WHAT IS REQUIRED —
What is needed is an exact reproduction of the lines in the records below, starting at the line with "Twarz zamyślonej kobiety - intuicja" and ending at the line with "Dura Ace Di2", both included, and nothing else; pictures stay out.

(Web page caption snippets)
- Opening Delimiter -

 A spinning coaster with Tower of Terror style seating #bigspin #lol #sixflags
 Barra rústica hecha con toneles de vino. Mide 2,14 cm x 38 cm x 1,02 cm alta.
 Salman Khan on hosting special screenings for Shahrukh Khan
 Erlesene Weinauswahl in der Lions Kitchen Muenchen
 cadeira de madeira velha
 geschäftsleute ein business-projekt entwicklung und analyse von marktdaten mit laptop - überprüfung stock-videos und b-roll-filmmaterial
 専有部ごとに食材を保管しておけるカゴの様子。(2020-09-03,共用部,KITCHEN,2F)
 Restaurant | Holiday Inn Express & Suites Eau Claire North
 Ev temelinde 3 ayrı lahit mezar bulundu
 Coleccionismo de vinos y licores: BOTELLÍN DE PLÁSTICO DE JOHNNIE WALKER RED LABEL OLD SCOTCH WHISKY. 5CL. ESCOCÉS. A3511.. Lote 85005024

- Closing Delimiter -
- Opening Delimiter -

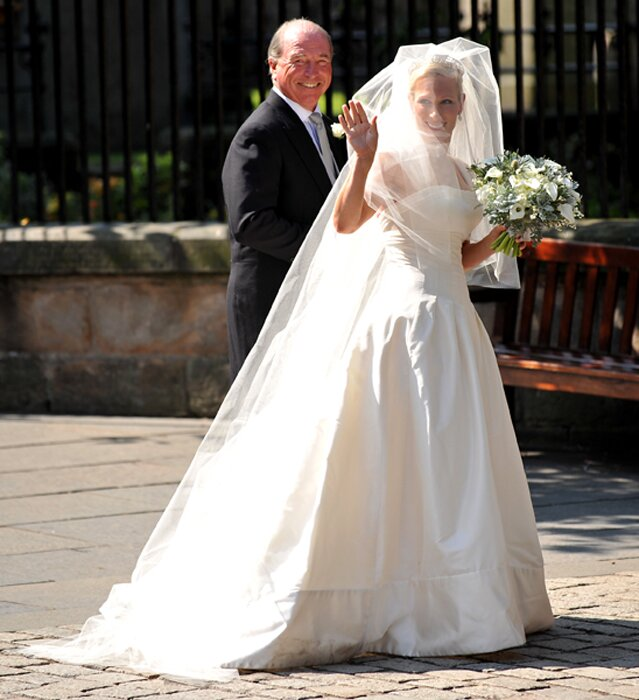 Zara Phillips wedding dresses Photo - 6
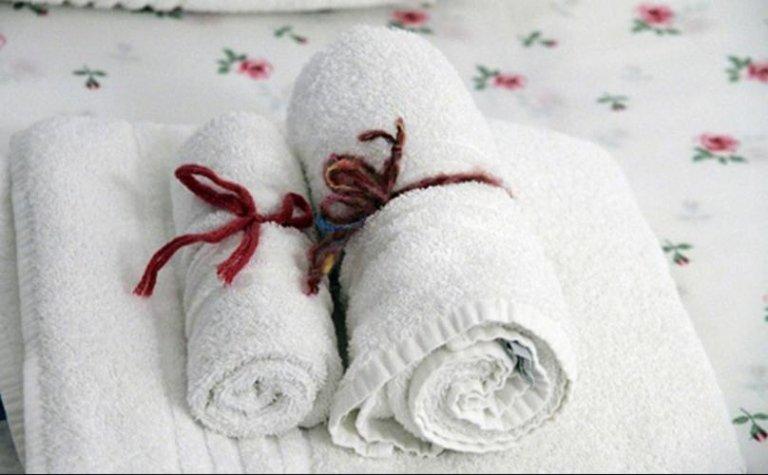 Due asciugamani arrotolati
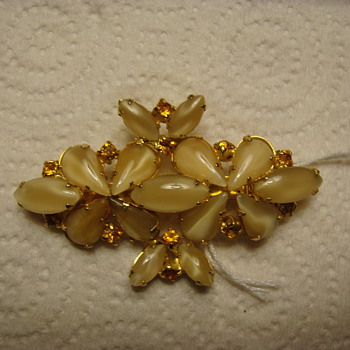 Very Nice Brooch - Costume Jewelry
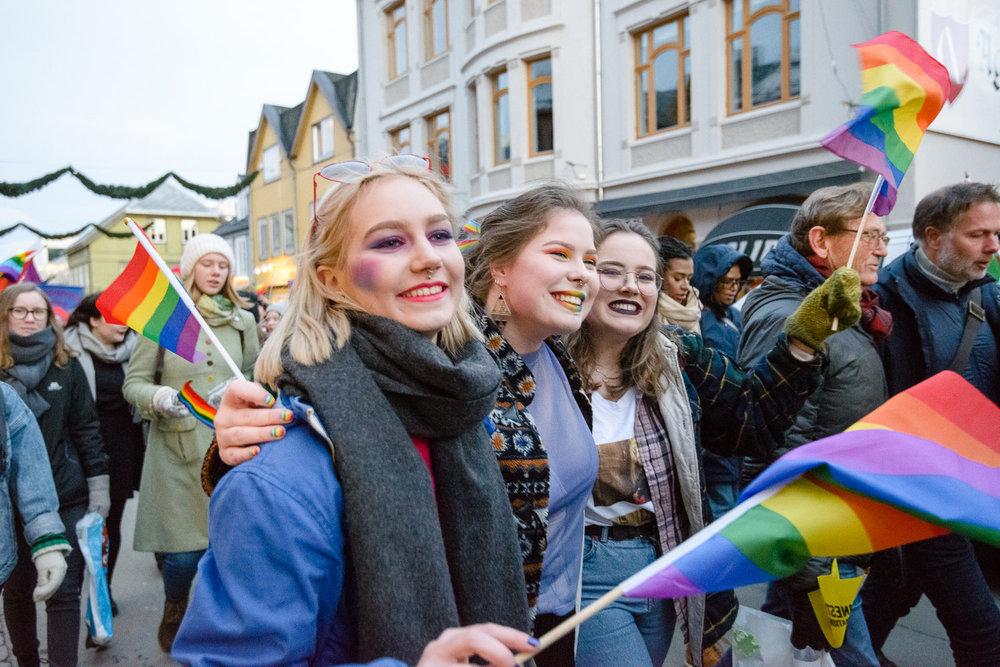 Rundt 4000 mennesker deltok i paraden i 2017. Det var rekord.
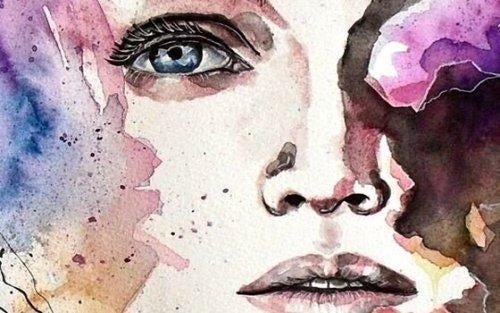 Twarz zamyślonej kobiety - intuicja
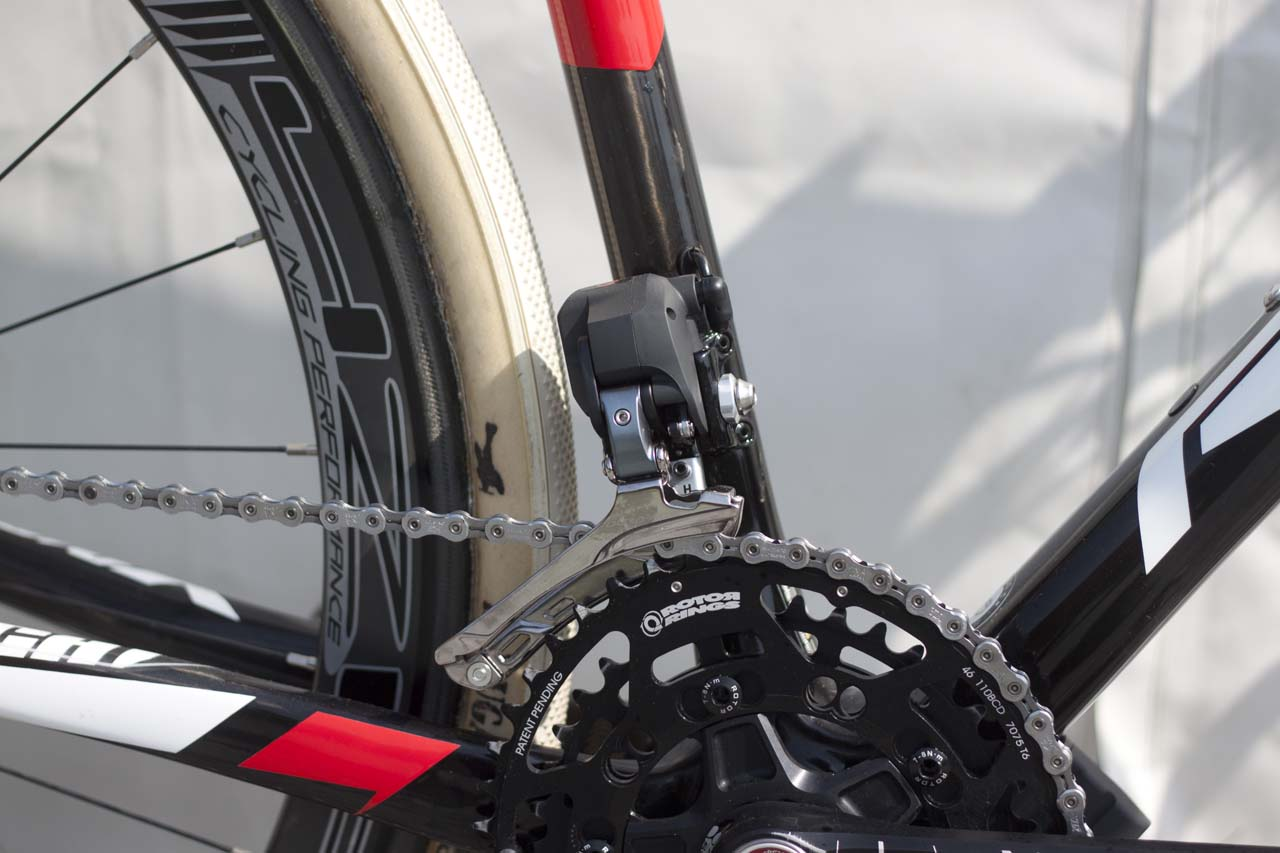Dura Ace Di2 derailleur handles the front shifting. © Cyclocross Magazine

- Closing Delimiter -

RESULT OF THE EXERCISE —
 Twarz zamyślonej kobiety - intuicja
Dura Ace Di2 derailleur handles the front shifting. © Cyclocross Magazine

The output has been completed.